### Exercise goal
Answer these from the court ruling below:
(a) On what date was Patterson sentenced, and to what term?
(b) Who appeared for the respondent?
(c) What does the Crown concede about the appeal?

### Passage provided
COURT OF APPEAL FOR ONTARIO
DATE: 20000901 DOCKET: M26144/C34572
MACPHERSON J.A. (IN CHAMBERS)
BETWEEN:
HER MAJESTY THE QUEEN
Repsondent
- and -
GARY WAYNE GABRIEL PATTERSON
Applicant
Alan D. Gold for the applicant
Randy Schwartz for the respondent
Heard: August 29, 2000
MACPHERSON J.A.:
[1] The applicant, Gary Wayne Gabriel Patterson (“Patterson”), applies for bail pending the hearing of his appeal. On May 17, 2000, following a two-week trial with a judge and jury, he was convicted of a substantial number of offences: attempt to obstruct justice, kidnapping, unlawful confinement, procuring, exercising control of a person engaged in prostitution, living off the avails of prostitution, uttering a threat to cause bodily harm, two counts of uttering a threat to kill, and extortion. On June 21, 2000, Ferrier J. sentenced Patterson to a term of seven years imprisonment. Patterson has appealed both his conviction and his sentence.
[2] All of the convictions against Patterson relate to offences committed against a single complainant.[^1] The offences occurred over the course of a week in 1997, and include a horrible array of criminal acts.
[3] The application for bail pending the hearing of the appeal is brought pursuant to section 679(1) and (3) of the Criminal Code :
679(1) A judge of the court of appeal may, in accordance with this section, release an appellant from custody pending the determination of his appeal if,
(a) in the case of an appeal to the court of appeal against conviction, the appellant has given notice of appeal ….
(3) In the case of an appeal referred to in paragraph 1(a) … the judge of the court of appeal may order that the appellant be released pending the determination of his appeal if the appellant establishes that
(a) the appeal … is not frivolous;
(b) he will surrender himself into custody in accordance with the terms of the order; and
(c) his detention is not necessary in the public interest.
(1) The Appeal is not Frivolous
[4] The Crown concedes that the appeal is not frivolous.

### Record excerpts
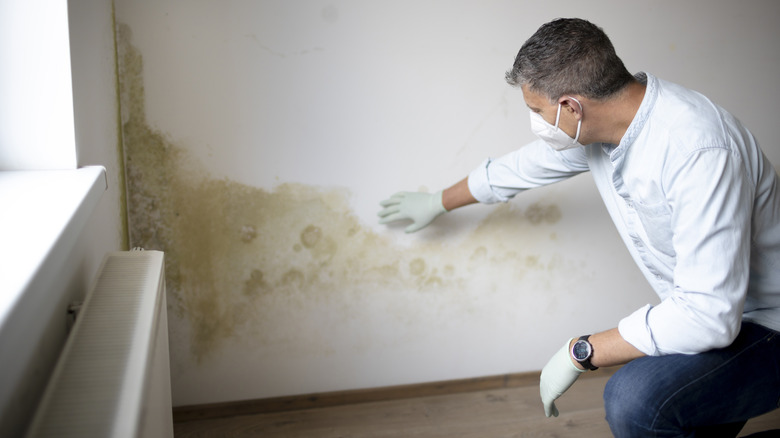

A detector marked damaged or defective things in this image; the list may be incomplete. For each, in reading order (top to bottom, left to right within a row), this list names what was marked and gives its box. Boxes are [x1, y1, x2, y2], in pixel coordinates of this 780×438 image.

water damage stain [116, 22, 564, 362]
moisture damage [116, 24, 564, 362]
---
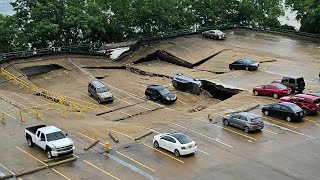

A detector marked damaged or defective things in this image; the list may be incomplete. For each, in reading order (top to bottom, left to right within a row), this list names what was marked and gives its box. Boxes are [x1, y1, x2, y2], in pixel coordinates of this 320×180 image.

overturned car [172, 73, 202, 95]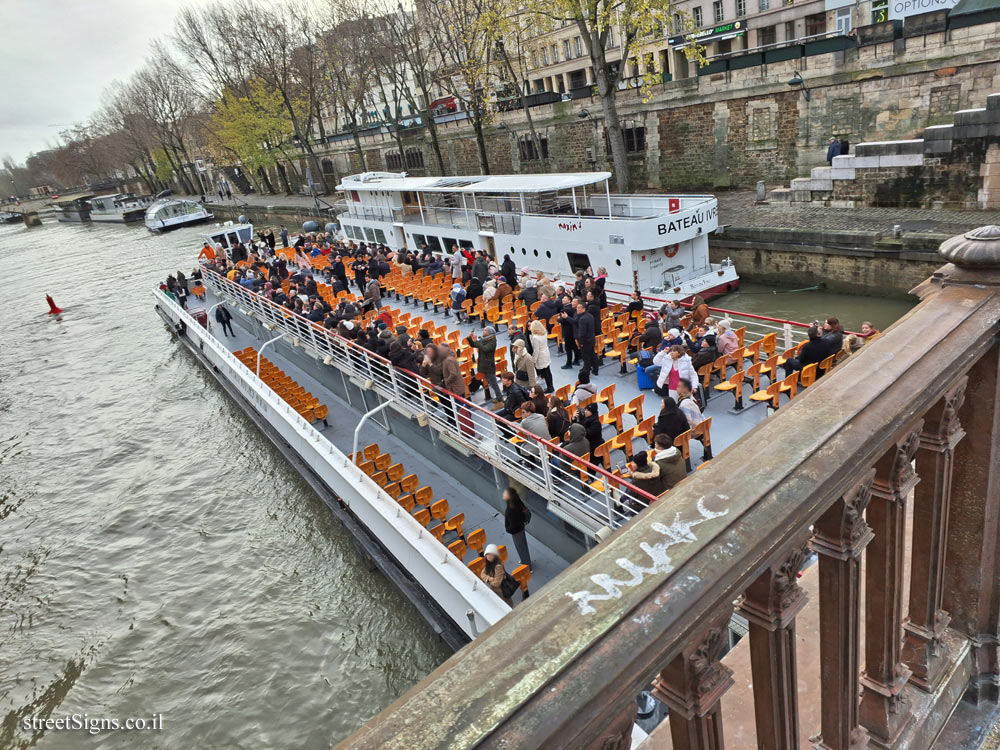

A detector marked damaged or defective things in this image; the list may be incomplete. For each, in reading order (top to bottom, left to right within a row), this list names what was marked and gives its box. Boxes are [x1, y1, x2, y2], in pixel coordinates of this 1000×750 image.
==
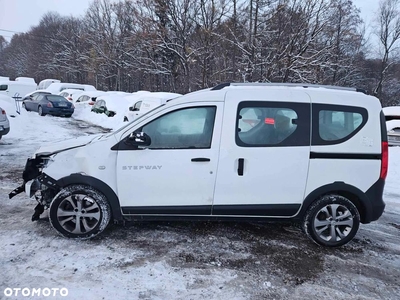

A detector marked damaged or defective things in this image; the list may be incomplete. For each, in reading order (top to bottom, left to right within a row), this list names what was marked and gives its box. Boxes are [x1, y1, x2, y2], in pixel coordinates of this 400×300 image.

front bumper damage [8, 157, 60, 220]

### Response area
(a) June 21, 2000, to seven years imprisonment.
(b) Randy Schwartz.
(c) That the appeal is not frivolous.